> _Written problem 1_:
In the Jacob J. Shubert biography, in what year did the family emigrate to the United States?

> _Document section_:
·····
Jacob J. Shubert (c. 1879 – December 26, 1963) was an American theatre owner/operator and producer and a member of the famous theatrical Shubert family.

Biography
Born in Vladislavov, in  the Suwałki Governorate of Congress Poland, a part of the Russian Empire (present-day Kudirkos Naumiestis, Lithuania), (according to his obituary, he was born in Syracuse) he was the sixth child and third son of Duvvid Schubart and Katrina Helwitz, a Jewish couple. Jacob was still a small child when the family emigrated in 1881 to the United States, settling in Syracuse, New York where a number of Jewish families from their hometown  were already living.

His father's alcoholism kept the family in difficult financial circumstances and both he and his older brothers received little in the way of education and had no choice but to go to work at a young age. With borrowed money, he and brothers Sam and Lee Shubert eventually embarked on a business venture that led to them becoming the successful operators of several theatre houses in upstate New York.

The Shubert brothers decided to expand their theatrical operations and in 1900 Sam and Lee Shubert moved to New York City leaving Jacob at home to manage their existing theatres. In New York, the elder Shuberts laid the foundations for what was to become the largest theatre empire in the 20th century including Broadway's Winter Garden and Shubert Theatres.  In 1905 Sam Shubert was traveling to Pittsburgh, Pennsylvania on business when the passenger train he was on collided with several freight cars.  Shubert died as a result of the injuries he sustained.  His death changed the brothers' business dynamics and Jacob assumed a much larger role.

Together, although often feuding, Jacob and Lee Shubert overcame the stranglehold on the industry by the Theatrical Syndicate's monopoly under Abe Erlanger and Mark Klaw to build the largest theatre empire in the 20th century.
·····
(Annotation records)
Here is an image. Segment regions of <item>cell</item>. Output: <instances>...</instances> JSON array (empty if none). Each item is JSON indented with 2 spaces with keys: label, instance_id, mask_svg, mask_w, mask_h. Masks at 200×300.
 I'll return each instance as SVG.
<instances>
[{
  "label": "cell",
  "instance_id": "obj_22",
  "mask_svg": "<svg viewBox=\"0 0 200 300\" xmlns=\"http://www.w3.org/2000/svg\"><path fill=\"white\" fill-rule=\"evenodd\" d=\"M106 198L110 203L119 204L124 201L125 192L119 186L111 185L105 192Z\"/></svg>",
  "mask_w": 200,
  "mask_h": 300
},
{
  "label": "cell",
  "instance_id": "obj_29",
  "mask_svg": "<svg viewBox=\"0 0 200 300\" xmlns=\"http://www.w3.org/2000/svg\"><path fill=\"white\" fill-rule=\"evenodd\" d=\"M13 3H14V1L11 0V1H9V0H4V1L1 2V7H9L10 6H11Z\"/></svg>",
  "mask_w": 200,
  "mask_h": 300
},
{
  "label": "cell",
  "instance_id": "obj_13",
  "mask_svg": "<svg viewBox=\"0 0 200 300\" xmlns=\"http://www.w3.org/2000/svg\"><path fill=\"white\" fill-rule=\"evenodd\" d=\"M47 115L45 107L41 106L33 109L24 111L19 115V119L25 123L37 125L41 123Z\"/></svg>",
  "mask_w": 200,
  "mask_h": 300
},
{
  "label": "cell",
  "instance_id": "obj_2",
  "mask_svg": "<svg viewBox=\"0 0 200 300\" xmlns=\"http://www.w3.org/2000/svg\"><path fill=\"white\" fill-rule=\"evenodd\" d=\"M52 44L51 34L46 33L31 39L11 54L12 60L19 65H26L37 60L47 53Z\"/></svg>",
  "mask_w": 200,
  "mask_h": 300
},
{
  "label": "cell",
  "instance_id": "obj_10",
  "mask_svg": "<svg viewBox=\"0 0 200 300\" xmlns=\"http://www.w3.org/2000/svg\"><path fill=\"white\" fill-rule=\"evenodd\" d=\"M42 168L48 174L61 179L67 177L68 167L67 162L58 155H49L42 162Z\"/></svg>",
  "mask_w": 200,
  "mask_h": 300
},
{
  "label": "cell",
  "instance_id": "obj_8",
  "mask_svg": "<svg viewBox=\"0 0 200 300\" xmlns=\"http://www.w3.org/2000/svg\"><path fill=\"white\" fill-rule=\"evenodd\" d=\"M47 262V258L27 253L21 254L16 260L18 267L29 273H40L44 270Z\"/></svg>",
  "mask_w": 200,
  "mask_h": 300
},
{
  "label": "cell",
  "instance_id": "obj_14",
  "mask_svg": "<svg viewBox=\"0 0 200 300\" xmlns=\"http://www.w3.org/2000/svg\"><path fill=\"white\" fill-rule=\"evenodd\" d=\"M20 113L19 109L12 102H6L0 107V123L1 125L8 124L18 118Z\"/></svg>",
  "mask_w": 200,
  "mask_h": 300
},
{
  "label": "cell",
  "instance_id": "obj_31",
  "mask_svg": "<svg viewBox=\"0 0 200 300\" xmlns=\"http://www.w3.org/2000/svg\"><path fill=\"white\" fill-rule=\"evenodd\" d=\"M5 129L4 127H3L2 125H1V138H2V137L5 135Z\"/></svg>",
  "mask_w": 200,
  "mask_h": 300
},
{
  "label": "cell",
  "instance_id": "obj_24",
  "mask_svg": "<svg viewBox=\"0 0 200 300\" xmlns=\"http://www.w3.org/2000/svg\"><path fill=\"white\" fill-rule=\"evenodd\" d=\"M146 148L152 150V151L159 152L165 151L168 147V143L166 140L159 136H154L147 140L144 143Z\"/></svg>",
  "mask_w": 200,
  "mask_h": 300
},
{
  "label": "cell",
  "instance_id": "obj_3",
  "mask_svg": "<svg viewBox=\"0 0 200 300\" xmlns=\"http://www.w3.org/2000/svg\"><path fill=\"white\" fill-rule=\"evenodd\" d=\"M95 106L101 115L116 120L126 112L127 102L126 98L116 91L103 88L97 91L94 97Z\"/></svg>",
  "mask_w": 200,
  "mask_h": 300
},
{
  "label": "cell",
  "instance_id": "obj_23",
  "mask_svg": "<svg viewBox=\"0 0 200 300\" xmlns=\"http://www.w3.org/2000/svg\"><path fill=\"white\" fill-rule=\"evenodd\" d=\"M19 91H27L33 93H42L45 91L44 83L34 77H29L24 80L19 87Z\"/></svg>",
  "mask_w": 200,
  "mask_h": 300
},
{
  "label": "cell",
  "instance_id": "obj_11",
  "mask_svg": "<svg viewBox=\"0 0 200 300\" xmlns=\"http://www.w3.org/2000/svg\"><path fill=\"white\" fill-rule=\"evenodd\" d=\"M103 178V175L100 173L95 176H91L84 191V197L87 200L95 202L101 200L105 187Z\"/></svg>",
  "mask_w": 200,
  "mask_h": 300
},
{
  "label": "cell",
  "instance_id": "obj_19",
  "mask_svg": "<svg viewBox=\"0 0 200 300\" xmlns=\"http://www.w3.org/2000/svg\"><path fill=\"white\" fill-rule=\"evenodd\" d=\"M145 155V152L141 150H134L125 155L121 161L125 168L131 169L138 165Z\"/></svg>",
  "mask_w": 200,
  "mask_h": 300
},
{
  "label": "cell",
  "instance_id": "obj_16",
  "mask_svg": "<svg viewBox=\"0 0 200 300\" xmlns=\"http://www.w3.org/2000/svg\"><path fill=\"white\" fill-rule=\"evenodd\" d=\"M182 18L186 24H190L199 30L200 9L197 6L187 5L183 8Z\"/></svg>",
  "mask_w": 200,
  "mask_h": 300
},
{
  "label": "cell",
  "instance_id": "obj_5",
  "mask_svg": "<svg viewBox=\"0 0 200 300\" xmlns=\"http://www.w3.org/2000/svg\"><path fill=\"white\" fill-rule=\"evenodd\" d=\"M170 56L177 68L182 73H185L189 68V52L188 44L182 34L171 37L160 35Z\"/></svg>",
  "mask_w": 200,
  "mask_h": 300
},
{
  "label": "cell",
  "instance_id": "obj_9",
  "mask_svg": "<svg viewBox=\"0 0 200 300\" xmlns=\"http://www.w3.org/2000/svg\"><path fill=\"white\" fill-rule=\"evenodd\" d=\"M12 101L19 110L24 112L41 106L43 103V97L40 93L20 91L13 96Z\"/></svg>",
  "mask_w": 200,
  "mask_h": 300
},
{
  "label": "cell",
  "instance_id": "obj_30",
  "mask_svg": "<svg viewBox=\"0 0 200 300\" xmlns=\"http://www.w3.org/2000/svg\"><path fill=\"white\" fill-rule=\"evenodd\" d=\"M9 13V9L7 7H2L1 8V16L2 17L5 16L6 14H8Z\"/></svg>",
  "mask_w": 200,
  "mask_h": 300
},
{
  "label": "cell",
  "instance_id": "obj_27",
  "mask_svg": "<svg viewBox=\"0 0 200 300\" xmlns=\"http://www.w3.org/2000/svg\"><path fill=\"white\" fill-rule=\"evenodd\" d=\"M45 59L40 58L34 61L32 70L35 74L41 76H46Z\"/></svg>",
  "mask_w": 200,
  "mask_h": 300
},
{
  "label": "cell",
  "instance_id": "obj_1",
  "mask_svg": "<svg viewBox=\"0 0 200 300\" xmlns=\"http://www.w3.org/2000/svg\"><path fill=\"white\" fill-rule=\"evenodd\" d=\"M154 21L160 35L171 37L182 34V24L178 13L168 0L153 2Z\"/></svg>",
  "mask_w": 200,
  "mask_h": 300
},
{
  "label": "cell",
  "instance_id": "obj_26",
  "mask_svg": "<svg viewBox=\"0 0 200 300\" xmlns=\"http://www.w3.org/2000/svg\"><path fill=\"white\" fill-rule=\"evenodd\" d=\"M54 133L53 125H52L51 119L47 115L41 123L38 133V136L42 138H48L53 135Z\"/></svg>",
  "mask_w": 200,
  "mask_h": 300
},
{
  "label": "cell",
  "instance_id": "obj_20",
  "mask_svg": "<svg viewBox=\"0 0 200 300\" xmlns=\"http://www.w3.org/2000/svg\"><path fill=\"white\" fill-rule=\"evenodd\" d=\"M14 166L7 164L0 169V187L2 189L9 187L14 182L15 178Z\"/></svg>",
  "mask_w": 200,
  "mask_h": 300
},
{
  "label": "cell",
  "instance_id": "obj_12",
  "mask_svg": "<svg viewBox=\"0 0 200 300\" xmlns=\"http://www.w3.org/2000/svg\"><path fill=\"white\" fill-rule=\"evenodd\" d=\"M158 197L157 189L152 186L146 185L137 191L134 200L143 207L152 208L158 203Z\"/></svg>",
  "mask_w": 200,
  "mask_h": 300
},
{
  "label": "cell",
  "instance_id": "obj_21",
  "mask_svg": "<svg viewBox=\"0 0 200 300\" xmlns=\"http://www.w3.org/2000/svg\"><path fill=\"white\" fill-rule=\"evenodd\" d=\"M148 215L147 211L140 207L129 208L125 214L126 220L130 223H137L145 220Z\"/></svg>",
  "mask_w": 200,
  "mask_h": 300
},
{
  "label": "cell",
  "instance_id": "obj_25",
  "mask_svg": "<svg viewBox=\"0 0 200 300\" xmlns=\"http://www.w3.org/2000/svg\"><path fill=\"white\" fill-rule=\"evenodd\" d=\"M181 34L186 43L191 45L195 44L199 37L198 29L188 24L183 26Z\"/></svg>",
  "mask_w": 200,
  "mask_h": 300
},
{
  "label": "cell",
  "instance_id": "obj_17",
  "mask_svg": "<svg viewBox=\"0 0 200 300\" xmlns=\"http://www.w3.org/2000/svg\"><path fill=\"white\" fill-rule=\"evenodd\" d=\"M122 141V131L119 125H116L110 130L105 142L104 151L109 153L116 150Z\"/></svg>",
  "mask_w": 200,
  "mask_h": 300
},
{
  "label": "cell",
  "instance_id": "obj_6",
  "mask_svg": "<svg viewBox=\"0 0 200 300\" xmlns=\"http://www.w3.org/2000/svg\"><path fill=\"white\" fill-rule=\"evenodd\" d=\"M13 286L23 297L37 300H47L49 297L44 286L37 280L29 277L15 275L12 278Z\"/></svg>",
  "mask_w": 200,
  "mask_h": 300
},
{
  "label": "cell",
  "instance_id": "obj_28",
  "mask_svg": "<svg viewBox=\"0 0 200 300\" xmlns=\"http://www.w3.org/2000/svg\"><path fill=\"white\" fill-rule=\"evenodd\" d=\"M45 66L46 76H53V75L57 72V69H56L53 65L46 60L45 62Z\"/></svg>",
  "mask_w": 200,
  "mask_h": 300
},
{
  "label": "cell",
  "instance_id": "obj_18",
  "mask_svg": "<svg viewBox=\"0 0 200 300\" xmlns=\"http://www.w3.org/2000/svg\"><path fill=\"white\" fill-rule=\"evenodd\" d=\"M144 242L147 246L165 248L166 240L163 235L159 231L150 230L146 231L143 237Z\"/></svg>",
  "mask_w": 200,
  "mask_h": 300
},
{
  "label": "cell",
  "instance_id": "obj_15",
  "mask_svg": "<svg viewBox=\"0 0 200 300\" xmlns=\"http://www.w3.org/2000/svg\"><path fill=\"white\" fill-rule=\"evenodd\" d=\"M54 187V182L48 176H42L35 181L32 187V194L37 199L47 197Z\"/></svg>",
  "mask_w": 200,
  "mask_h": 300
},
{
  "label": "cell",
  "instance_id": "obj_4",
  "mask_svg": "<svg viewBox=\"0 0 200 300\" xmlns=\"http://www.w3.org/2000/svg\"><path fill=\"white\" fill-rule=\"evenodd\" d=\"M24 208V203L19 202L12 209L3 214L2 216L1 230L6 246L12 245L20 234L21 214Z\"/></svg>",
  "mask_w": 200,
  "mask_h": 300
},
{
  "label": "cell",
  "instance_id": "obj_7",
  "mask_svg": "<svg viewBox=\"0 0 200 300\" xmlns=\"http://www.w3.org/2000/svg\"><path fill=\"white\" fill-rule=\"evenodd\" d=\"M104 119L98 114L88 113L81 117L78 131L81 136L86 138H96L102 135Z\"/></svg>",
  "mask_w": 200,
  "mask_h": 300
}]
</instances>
·····
> _Written problem 2_:
Pull out every line of the records containing the string "instances", treating uppercase and lowercase as different.

> _Task answer 1_:
1881

> _Task answer 2_:
Here is an image. Segment regions of <item>cell</item>. Output: <instances>...</instances> JSON array (empty if none). Each item is JSON indented with 2 spaces with keys: label, instance_id, mask_svg, mask_w, mask_h. Masks at 200×300.
<instances>
</instances>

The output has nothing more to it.